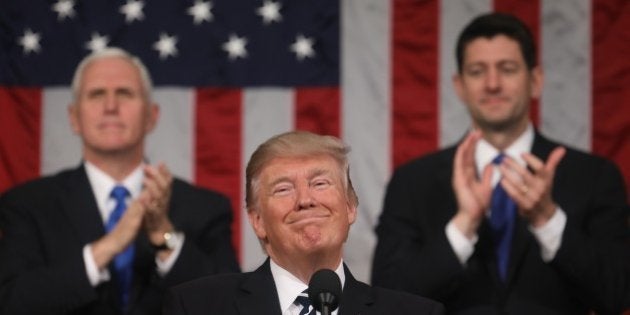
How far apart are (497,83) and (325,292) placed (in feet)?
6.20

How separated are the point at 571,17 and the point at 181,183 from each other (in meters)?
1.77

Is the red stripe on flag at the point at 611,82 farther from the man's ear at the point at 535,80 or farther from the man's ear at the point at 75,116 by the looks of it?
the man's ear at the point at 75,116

§

-- WORK TO BE COMPLETED --
Reproduce all the items above word for word, leaving out the picture.

-- FULL SOLUTION --
How far apart are (497,83) and (325,292) placed (in feet)?
6.20

How separated are the point at 571,17 and the point at 181,183 from each other (in meters)?
1.77

Is the red stripe on flag at the point at 611,82 farther from the man's ear at the point at 535,80 or farther from the man's ear at the point at 75,116 by the looks of it?
the man's ear at the point at 75,116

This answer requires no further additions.